Management Algorithm Based on Severity

Grade 1 (Mild or Localized Pruritus)

• Continue chemotherapy at current dose and monitor for progression 1
• Apply topical moderate-to-high-potency corticosteroids (mometasone furoate 0.1% ointment or betamethasone valerate 0.1% ointment) to affected areas 1
• Consider topical antipruritic agents containing menthol 0.5% for additional relief 1
• Reassess after 2 weeks; if worsening or no improvement, escalate to Grade 2 management 1

Grade 2 (Intense/Widespread Pruritus, Intermittent)
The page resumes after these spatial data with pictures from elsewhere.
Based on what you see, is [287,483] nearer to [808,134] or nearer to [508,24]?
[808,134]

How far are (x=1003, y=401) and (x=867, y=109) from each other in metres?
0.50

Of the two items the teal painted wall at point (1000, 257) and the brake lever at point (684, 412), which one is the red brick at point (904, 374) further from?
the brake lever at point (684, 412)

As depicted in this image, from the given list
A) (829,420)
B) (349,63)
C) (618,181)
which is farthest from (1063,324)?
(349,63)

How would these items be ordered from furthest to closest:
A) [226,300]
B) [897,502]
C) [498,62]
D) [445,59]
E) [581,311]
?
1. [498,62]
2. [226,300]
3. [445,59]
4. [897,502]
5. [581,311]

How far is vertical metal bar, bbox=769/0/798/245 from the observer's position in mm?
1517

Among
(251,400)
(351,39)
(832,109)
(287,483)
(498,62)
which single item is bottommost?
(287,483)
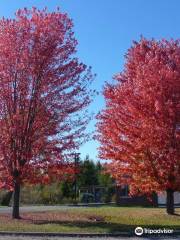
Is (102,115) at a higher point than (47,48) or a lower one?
lower

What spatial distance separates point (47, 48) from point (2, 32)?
7.22ft

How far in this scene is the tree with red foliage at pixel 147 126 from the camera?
24625mm

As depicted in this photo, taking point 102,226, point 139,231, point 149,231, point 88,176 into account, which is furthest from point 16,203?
point 88,176

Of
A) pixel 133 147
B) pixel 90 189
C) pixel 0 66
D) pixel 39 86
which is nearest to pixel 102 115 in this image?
pixel 133 147

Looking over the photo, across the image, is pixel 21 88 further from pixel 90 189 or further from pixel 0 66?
pixel 90 189

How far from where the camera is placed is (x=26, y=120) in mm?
23797

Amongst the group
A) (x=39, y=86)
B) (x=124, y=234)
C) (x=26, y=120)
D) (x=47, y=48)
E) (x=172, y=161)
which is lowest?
(x=124, y=234)

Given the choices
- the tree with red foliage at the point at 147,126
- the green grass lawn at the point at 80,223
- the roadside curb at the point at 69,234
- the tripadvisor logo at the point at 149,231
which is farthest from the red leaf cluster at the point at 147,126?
the roadside curb at the point at 69,234

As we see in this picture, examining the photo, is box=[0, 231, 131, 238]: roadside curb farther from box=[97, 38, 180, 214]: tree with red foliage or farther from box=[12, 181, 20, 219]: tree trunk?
box=[97, 38, 180, 214]: tree with red foliage

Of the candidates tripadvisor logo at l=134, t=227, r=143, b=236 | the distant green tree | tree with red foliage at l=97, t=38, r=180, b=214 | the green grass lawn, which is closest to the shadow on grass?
the green grass lawn

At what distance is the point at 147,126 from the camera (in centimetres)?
2442

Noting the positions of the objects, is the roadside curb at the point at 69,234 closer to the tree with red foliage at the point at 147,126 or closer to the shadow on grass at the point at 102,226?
the shadow on grass at the point at 102,226

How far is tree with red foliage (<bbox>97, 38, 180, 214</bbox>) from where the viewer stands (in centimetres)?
2462

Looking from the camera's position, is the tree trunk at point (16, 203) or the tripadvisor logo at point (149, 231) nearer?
the tripadvisor logo at point (149, 231)
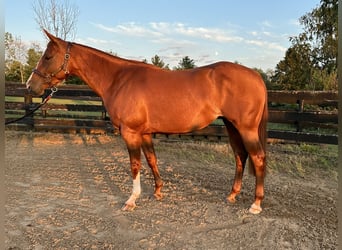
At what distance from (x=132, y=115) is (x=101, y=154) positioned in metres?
3.11

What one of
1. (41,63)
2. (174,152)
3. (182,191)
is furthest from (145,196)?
(174,152)

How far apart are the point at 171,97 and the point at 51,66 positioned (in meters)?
1.45

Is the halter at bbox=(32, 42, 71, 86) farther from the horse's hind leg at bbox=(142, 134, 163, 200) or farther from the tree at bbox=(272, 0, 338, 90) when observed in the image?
the tree at bbox=(272, 0, 338, 90)

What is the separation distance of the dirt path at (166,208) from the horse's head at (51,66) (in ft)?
4.63

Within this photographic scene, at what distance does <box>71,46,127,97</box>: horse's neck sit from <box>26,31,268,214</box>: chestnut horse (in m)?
0.01

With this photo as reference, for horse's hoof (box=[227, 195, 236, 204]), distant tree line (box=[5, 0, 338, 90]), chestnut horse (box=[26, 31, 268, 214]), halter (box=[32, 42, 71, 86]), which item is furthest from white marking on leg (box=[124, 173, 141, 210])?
distant tree line (box=[5, 0, 338, 90])

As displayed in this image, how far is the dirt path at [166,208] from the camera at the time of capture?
276cm

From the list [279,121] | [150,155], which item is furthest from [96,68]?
[279,121]

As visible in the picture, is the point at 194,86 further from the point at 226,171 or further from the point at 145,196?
the point at 226,171

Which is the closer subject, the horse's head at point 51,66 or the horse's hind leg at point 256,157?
the horse's hind leg at point 256,157

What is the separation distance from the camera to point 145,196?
390 centimetres

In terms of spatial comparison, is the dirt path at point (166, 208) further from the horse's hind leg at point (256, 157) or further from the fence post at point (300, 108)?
the fence post at point (300, 108)

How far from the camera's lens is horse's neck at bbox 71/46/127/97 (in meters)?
3.67

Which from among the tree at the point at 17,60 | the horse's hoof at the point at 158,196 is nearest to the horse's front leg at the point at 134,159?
the horse's hoof at the point at 158,196
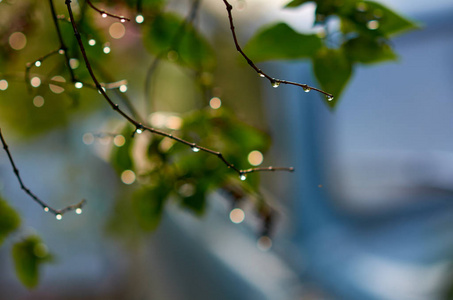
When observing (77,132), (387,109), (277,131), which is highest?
(387,109)

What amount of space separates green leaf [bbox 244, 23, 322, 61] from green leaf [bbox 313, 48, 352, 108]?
0.04 feet

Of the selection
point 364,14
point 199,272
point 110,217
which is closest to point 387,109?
point 199,272

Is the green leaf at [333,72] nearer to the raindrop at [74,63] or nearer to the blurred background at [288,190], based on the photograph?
the raindrop at [74,63]

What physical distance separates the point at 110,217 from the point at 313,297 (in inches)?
21.2

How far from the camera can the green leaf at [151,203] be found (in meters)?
0.31

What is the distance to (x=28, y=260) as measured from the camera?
0.31 m

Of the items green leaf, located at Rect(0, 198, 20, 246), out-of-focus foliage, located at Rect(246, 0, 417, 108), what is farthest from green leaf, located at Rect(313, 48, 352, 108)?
green leaf, located at Rect(0, 198, 20, 246)

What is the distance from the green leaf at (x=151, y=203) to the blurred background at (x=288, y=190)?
0.69 ft

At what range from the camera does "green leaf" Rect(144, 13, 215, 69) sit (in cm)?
33

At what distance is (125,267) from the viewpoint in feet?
2.78

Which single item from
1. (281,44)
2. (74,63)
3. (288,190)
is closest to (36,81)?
(74,63)

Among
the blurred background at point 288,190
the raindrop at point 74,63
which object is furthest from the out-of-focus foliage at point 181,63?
the blurred background at point 288,190

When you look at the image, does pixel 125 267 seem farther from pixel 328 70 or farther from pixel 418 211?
pixel 418 211

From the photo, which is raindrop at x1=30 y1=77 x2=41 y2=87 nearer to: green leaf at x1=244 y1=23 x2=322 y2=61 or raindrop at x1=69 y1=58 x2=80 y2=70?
raindrop at x1=69 y1=58 x2=80 y2=70
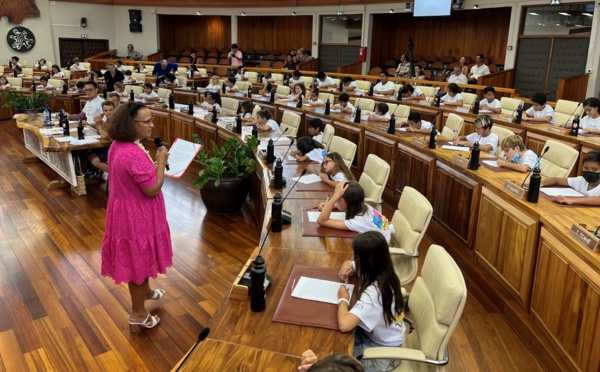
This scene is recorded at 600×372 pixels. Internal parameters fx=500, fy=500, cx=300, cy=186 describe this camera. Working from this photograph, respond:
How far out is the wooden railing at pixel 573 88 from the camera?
32.3 ft

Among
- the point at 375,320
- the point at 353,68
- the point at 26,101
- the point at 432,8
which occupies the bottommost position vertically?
the point at 375,320

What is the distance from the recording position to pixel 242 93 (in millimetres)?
10586

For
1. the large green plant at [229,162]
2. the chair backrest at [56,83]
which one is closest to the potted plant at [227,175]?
the large green plant at [229,162]

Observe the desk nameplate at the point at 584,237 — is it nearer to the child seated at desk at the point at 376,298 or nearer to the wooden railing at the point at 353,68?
the child seated at desk at the point at 376,298

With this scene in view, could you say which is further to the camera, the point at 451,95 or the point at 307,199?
the point at 451,95

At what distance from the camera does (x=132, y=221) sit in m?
3.12

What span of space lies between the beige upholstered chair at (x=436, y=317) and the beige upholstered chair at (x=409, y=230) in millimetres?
721

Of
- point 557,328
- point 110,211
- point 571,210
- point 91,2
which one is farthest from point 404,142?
point 91,2

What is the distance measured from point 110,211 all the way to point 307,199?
1.51 m

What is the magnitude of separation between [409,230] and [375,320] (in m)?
1.08

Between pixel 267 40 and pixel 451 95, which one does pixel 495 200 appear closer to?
pixel 451 95

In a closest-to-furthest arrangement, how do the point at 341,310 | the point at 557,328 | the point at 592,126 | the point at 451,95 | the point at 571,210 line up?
the point at 341,310 → the point at 557,328 → the point at 571,210 → the point at 592,126 → the point at 451,95

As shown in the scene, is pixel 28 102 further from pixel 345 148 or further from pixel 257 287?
pixel 257 287

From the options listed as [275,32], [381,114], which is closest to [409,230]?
[381,114]
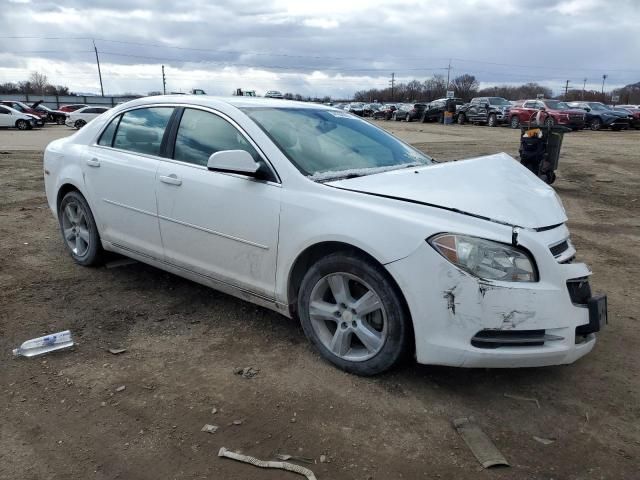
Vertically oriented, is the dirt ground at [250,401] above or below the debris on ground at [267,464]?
above

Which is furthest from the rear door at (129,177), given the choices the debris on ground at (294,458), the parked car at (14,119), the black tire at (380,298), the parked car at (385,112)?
the parked car at (385,112)

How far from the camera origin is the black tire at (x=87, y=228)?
4.86 meters

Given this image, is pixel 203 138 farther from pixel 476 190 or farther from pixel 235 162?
pixel 476 190

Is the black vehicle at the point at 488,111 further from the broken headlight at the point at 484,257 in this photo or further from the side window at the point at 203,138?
the broken headlight at the point at 484,257

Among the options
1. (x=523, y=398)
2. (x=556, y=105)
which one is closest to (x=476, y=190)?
(x=523, y=398)

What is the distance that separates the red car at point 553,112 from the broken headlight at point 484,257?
945 inches

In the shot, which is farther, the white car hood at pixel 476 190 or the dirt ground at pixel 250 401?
the white car hood at pixel 476 190

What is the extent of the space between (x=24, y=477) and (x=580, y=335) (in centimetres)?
279

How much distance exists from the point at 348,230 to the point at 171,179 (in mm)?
1577

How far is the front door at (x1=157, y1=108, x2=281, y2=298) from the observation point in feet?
11.3

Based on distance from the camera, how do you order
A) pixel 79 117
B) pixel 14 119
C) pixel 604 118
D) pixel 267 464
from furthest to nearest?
pixel 79 117, pixel 14 119, pixel 604 118, pixel 267 464

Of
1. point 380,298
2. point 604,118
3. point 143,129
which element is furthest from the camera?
point 604,118

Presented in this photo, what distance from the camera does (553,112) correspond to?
26.6 m

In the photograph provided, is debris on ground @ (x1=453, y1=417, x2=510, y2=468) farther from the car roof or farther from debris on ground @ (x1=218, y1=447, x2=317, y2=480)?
the car roof
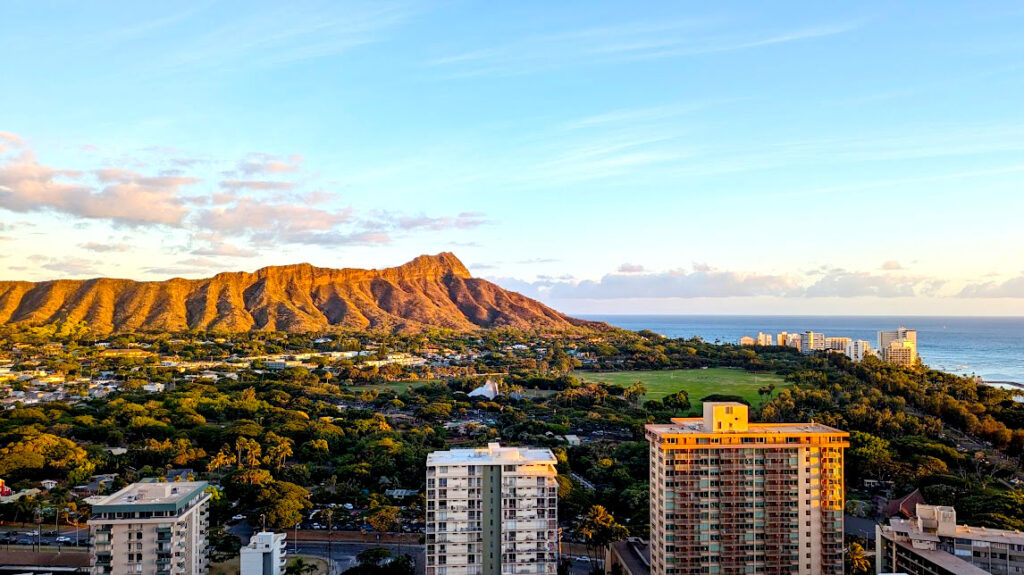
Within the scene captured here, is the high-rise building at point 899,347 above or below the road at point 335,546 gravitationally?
above

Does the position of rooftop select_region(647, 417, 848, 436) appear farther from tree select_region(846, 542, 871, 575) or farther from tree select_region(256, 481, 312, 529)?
tree select_region(256, 481, 312, 529)

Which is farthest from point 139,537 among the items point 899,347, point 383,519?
point 899,347

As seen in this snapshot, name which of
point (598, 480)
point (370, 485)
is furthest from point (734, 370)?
point (370, 485)

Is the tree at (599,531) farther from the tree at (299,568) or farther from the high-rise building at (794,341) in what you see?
the high-rise building at (794,341)

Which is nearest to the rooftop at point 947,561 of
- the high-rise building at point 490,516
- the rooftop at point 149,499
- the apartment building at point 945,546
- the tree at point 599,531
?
the apartment building at point 945,546

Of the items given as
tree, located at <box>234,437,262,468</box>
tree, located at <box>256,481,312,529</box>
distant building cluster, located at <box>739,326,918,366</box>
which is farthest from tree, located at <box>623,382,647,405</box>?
tree, located at <box>256,481,312,529</box>

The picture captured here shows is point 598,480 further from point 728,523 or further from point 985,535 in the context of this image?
point 985,535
• Continue chemotherapy at current dose while treating symptoms 1
• Initiate oral antihistamines: Use second-generation non-sedating agents (loratadine 10 mg daily) for daytime, or first-generation sedating agents (diphenhydramine 25-50 mg or hydroxyzine 25-50 mg) for nighttime pruritus 1
• Alternative or adjunctive therapy: GABA agonists such as pregabalin (25-150 mg daily) or gabapentin (900-3600 mg daily) can provide relief by reducing peripheral and central itch mediators 1
• Continue topical moderate-to-high-potency corticosteroids 1
• Reassess after 2 weeks; if no improvement, proceed to Grade 3 management 1

Grade ≥3 or Intolerable Grade 2

• Interrupt chemotherapy until symptoms return to Grade 0-1 1
• Continue aggressive symptomatic treatment with topical corticosteroids, oral antihistamines, and GABA agonists 1
• Reassess after 2 weeks; if reactions worsen or fail to improve, discontinuation per protocol may be necessary 1

Addressing Concomitant Skin Manifestations

If papulopustular (acneiform) rash accompanies pruritus—which is common with certain chemotherapy agents—treating the underlying rash will decrease pruritic symptoms 1. This requires:

• Oral antibiotics for 6 weeks: doxycycline 100 mg twice daily, minocycline 50 mg twice daily, or oxytetracycline 500 mg twice daily 1
• Topical low-to-moderate potency corticosteroids 1

Investigating Alternative Causes

Perform skin testing if the clinical picture suggests drug hypersensitivity rather than direct chemotherapy toxicity 2:

• Test antiemetics (granisetron, ondansetron, alizapride) 2
• Test corticosteroids used for premedication, checking for class-specific allergies 2
• Test any other supportive medications introduced around the time of rash onset 2

Skin testing allowed continuation of effective chemotherapy in documented cases once the responsible non-chemotherapy agent was identified and substituted 2.

Supportive Skin Care Measures

• Prevent and treat dry skin: Apply adequate moisturizers, as pruritus may occur secondary to xerosis 1
• Use lotions containing urea or polidocanol to soothe pruritus 1
• Avoid friction, heat exposure, and harsh soaps that exacerbate symptoms 1

Monitoring for Psychological Impact

Severe pruritus can lead to debilitating psychological distress, behavioral/adjustment disorders, and withdrawal from social life and work 1. Document pruritus intensity using visual analog or numeric rating scales, and assess impact on quality of life at each visit 1.

When to Escalate Care

• Obtain bacterial/viral/fungal cultures if signs of superinfection develop (increased warmth, purulent drainage, worsening erythema) 1
• Consider systemic corticosteroids (prednisone 0.5-1 mg/kg for 7 days) for severe, refractory cases with extensive skin involvement 1
• Dermatology consultation is warranted if the rash pattern is atypical, if standard management fails, or if considering isotretinoin (20-30 mg/day) for severe papulopustular eruptions 1

Key Takeaway

The appearance of pruritus is often associated with other skin alterations, and treatment of the concomitant rash can decrease pruritic symptoms 1. Most importantly, do not reflexively discontinue effective chemotherapy without first investigating whether supportive medications—rather than the chemotherapy itself—are responsible for the reaction 2.